California and the rest of the United States used to have a direct line to China, where the United States was sending 4,000 shipping containers full of recyclable waste to China daily. That all changed at the dawn of 2018.
China used to accept the United States' recycling to process it and sell it in post-consumer materials. But the material sent to China was contaminated and badly separated. This is because Americans use something called "single-stream" recycling. That is, citizens are required to put all recyclable materials into one bin.
These shipments of recyclables became useless because most single-use plastics can't be recycled. China decided that this trade policy was no longer worth it and initiated a "national sword" policy that raised the standards of what constituted a pure bale of plastic. The United States couldn't comply with this anymore.
China stops accepting recycled materials
California was hit hardest by this new policy. The state sends up to 75 percent of its recyclables to China. The recently failed California Assembly Bill 1080 was meant to help mitigate this looming disaster. The bill read, "This shift in China's policy has resulted in the loss of markets for low-value plastic packaging that was previously considered recyclable. That material is now being landfilled or burned."

• **Stored rows**
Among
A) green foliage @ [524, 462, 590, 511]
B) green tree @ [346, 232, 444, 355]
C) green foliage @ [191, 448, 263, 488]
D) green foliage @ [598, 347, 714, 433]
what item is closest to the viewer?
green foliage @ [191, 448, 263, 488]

• **Required tasks**
**A.** Copy the recycling passage from "These shipments of" to "with this anymore.", but swap "single-use plastics" for "disposable plastics".
**B.** How many lines of the records contain the word "foliage"? Reply with the number only.

• **Solutions per task**
**A.**
These shipments of recyclables became useless because most disposable plastics can't be recycled. China decided that this trade policy was no longer worth it and initiated a "national sword" policy that raised the standards of what constituted a pure bale of plastic. The United States couldn't comply with this anymore.

**B.** 4